DIE AUFGABEN —
a) Entnehmen Sie der Stellungnahme wortgetreu den Abschnitt, der bei „Stellungnahme zu Ministerialentwurf“ beginnt und bei „Damen und Herren!“ endet.
b) Worauf sollte laut der Stellungnahme gesetzt werden, um das Netz zu entlasten?

AUSGEWÄHLTER AUSZUG —
##########
Stellungnahme zu Ministerialentwurf
Stellungnahme zu dem Ministerialentwurf betreffend Bundesgesetz, mit dem ein Bundesgesetz zur Regelung der Elektrizitätswirtschaft (Elektrizitätswirtschaftsgesetz – ElWG) und ein Bundesgesetz zur Definition des Begriffs der Energiearmut für die statistische Erfassung und für die Bestimmung von Zielgruppen für Unterstützungsmaßnahmen (Energiearmuts-Definitions-Gesetz – EnDG) erlassen sowie das Energie-Control-Gesetz geändert werden
Bei den Stellungnahmen handelt es sich nicht um die Meinung der Parlamentsdirektion, sondern um jene der einbringenden Person bzw. Institution. Mehr Informationen finden Sie in den Nutzungsbedingungen.
Inhalt
Version mit Fußnoten und Verlinkungen im PDF
Sehr geehrte Damen und Herren!
Vielen Dank für die Möglichkeit zum Entwurf des Elektrizitätswirtschaftsgesetz und Energiearmuts-Definitions-Gesetz; Energie-Control-Gesetz Stellung zu nehmen. Generell begrüßen wir die Absicht, Österreichs Energiewirtschaft zukunftsfit zu machen. GLOBAL 2000 sieht noch in folgenden Punkten Änderungsbedarf:
Netzgebühren für Privathaushalte
Zusätzliche Netznutzungsgebühren für die Einspeisung von Strom für Besitzer:innen von PV Anlagen stellen eine finanzielle Mehrbelastung für jene Privathaushalte dar, die bereits jetzt einen Beitrag zur Energiewende leisten. Unerwartete Mehrkosten verlängern nicht nur die finanzielle Amortisierung bestehender Anlagen, sie könnten auch die Anzahl zukünftig gebauter PV-Anlagen reduzieren und damit der Energiewende weitere Steine in den Weg legen. Um das Netz zu entlasten, sollte auf Förderungen und Anreize für Energiespeicher gesetzt werden, statt die Vorreiter der Energiewende mit weiteren Gebühren zu belasten.
Spitzenkappung bei Windenergie ad §94a
Während Spitzenkappungen bei PV-Anlagen durchaus als sinnvoll zu erachten sind, da sie Netze zu Spitzenproduktionszeiten mit geringem Energieverbrauch entlasten, sehen wir die Spitzenkappung von Windkraft differenzierter. Windkraftwerke speisen meist in Mittel- und Hochspannungsnetzwerke ein, wo Netzüberlastungen deutlich unwahrscheinlicher sind. Auch bundesweite Spitzenzeiten wie die Mittagsspitze bei der PV-Produktion gibt es bei Windkraftwerken nicht. Gleichzeitig produzieren Windkraftwerke einen Großteil ihrer Energie in den Wintermonaten, wo andere erneuerbare Energieformen wenig produktiv sind und Stromimporte besonders hoch. Hier muss klar geregelt werden, dass Spitzenkappungen nur möglich sein dürfen, wenn jede Möglichkeit stattdessen Energie aus fossilen Quellen oder Stromimporte zu reduzieren bereits ausgeschöpft wurde.
##########
QUELLENAUSZUG —
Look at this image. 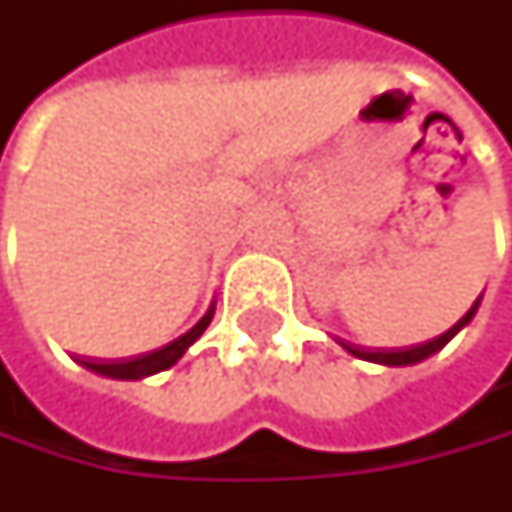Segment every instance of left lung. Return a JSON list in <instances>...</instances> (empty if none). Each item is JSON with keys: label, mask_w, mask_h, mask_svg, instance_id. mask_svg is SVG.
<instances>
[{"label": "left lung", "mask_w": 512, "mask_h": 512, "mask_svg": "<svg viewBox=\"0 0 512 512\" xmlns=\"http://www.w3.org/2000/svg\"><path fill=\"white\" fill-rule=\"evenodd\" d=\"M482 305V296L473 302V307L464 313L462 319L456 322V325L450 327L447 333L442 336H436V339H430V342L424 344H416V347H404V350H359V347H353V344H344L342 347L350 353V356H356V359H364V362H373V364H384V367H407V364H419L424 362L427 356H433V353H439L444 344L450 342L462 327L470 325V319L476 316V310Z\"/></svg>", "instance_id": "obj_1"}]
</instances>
##########
LÖSUNGEN JE AUFGABE —
a)
Stellungnahme zu Ministerialentwurf
Stellungnahme zu dem Ministerialentwurf betreffend Bundesgesetz, mit dem ein Bundesgesetz zur Regelung der Elektrizitätswirtschaft (Elektrizitätswirtschaftsgesetz – ElWG) und ein Bundesgesetz zur Definition des Begriffs der Energiearmut für die statistische Erfassung und für die Bestimmung von Zielgruppen für Unterstützungsmaßnahmen (Energiearmuts-Definitions-Gesetz – EnDG) erlassen sowie das Energie-Control-Gesetz geändert werden
Bei den Stellungnahmen handelt es sich nicht um die Meinung der Parlamentsdirektion, sondern um jene der einbringenden Person bzw. Institution. Mehr Informationen finden Sie in den Nutzungsbedingungen.
Inhalt
Version mit Fußnoten und Verlinkungen im PDF
Sehr geehrte Damen und Herren!

b) Auf Förderungen und Anreize für Energiespeicher.